Et là-dessus, deux bons gros baisers sur les yeux, avec recommandation de ne pas trop remuer pour ne pas se découvrir.

Et Nono, le nez fourré sous la couverture, est en train de réfléchir à tous les livres qu’il a vus, se demandant celui auquel il devra donner la préférence. Il en veut un avec des gravures, de belles images coloriées. Son imagination lui retrace tout un océan de volumes, parmi lesquels il ne sait où reposer sa préférence.

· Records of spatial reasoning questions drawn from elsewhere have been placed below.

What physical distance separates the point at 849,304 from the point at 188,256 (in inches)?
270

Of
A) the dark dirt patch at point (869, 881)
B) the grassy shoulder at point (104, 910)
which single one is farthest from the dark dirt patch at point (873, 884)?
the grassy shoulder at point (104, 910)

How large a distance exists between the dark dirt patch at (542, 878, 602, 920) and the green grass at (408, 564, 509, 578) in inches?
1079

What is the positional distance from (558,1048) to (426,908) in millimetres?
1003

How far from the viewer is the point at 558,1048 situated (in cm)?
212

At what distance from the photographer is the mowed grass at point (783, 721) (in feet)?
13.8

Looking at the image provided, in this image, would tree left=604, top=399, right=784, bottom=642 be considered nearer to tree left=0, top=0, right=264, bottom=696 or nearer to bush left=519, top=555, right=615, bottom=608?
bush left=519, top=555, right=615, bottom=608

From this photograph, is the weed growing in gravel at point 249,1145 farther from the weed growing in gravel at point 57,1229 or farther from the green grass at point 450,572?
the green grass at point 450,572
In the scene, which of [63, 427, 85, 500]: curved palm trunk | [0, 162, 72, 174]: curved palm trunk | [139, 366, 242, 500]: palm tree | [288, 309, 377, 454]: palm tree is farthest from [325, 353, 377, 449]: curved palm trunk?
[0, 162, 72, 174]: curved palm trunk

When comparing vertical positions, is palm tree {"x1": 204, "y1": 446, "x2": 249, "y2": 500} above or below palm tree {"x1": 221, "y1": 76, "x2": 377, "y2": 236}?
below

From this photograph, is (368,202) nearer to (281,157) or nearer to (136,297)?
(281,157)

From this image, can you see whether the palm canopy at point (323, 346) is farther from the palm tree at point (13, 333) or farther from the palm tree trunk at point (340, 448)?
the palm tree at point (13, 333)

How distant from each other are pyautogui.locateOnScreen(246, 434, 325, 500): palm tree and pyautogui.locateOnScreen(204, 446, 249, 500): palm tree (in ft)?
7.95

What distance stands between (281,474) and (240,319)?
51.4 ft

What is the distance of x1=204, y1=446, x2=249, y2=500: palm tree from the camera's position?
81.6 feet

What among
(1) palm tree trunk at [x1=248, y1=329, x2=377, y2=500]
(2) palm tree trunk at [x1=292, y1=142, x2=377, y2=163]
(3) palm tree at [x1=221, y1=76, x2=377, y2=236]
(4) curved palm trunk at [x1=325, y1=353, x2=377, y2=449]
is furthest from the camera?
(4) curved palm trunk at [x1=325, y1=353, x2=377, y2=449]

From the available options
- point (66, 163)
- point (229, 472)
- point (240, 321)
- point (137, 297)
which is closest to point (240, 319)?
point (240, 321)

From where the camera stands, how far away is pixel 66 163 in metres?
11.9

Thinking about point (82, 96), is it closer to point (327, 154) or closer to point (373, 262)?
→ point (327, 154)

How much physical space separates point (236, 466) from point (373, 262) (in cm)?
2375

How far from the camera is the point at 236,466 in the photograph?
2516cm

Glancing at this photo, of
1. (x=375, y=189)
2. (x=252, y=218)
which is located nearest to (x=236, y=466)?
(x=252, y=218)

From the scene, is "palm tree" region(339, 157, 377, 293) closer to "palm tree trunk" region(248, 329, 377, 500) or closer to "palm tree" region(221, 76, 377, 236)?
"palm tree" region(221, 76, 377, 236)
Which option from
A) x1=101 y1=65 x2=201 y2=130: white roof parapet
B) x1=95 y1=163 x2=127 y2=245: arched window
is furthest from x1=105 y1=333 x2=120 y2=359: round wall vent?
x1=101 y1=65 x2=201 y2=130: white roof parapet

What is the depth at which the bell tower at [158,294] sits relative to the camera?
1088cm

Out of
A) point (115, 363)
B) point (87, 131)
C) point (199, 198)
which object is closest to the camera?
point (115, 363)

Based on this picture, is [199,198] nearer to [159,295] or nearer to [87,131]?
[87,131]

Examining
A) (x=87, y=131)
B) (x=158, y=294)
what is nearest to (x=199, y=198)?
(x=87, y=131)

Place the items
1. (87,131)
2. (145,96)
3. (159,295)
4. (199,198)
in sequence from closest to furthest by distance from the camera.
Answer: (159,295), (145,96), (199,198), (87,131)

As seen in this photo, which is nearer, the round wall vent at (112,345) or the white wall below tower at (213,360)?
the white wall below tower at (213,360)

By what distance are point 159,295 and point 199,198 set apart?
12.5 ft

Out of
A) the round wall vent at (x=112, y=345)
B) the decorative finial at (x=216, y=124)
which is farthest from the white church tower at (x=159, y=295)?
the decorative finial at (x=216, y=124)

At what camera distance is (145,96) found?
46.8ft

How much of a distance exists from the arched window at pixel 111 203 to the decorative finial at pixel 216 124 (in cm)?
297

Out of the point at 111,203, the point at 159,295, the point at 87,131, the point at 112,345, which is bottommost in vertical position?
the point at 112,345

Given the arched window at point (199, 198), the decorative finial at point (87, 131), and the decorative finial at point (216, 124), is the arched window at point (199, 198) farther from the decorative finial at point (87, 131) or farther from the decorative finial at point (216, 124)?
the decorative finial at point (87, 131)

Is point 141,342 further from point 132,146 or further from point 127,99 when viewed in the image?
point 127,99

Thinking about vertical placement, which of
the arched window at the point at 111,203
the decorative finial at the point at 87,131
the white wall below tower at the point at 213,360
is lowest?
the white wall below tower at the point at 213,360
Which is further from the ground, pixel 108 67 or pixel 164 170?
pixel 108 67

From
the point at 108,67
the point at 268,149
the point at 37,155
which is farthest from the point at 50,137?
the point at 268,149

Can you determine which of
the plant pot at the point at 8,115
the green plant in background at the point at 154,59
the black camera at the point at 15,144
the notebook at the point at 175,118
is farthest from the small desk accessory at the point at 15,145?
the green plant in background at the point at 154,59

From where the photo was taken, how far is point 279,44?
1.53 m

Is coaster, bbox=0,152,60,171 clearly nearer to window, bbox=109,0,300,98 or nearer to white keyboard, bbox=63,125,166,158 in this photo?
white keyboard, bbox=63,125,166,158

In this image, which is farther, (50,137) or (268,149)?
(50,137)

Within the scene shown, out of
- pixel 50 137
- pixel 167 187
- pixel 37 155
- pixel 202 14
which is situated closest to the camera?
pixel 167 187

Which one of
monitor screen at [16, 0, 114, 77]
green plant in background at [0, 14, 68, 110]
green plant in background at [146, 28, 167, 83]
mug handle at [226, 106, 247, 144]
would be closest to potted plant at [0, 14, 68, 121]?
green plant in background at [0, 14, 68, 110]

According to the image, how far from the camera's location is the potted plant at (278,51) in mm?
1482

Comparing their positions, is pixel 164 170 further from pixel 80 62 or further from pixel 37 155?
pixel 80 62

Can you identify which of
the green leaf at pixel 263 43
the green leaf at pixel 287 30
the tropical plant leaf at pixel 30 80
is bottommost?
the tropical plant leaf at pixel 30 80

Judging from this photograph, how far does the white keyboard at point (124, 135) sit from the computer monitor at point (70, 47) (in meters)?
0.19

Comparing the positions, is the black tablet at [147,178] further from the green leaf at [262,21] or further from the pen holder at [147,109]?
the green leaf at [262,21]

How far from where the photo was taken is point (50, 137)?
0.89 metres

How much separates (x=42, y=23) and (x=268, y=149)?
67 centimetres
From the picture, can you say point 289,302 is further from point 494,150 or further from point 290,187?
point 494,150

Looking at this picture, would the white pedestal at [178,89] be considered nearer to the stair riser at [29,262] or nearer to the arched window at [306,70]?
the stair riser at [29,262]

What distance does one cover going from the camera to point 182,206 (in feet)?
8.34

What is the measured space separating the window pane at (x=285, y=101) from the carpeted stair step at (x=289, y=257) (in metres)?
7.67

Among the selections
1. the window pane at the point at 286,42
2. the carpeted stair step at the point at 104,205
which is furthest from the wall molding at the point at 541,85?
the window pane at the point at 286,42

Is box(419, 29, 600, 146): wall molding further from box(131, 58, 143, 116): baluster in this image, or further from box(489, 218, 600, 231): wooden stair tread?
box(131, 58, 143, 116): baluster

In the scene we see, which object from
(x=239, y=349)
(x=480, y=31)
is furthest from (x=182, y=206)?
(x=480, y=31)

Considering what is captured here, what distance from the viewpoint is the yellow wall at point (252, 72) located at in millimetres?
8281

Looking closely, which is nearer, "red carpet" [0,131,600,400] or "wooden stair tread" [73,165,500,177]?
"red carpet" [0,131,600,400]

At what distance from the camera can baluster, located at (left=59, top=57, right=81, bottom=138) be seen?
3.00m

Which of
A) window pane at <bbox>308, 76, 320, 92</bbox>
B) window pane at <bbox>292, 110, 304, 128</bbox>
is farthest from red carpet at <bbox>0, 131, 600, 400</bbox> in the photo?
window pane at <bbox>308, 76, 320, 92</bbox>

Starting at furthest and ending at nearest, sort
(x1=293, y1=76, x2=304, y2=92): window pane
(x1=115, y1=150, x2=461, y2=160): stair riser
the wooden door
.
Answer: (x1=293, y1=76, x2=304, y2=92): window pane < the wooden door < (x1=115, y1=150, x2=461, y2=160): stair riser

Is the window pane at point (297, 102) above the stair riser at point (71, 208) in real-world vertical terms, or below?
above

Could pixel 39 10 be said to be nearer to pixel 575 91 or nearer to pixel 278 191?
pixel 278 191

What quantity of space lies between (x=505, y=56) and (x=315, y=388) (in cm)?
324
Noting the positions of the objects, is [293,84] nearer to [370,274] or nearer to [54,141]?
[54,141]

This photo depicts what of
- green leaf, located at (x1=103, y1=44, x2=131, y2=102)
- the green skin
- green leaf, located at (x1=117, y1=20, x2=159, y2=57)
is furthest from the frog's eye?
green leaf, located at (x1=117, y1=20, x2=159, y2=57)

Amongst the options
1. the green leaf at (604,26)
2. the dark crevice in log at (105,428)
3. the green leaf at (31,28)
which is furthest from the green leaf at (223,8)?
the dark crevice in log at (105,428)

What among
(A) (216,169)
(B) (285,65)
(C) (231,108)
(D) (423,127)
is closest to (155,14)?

Cela peu à peu finit par devenir vivant et animé : Peau d’Âne, Don Quichotte, Ali-Baba, le Chaperon-Rouge, l’Oiseau Bleu dansent une sarabande effrénée autour de lui. C’est au milieu d’un peuple de fées, de génies, de lutins, d’enchanteurs, de gnomes, de farfadets, d’oiseaux fabuleux, de fleurs fantastiques qu’il s’endort, perdant la notion du réel.

Sa mère est en butte aux fureurs de la fée Carabosse ; son père tient prisonnier l’enchanteur Abracadabra et le force à fabriquer, pour Nono, un livre dont les personnages, dans les illustrations, parlent et remuent. Sa sœur Cendrine et son frère Titi sont changés en petits cochons roses par la fée Mélusine, et lui, Nono, est chargé de les garder, de les conduire à la glandée et de les empêcher de se sauver sous peine d'être lui-même changé en chauve-souris.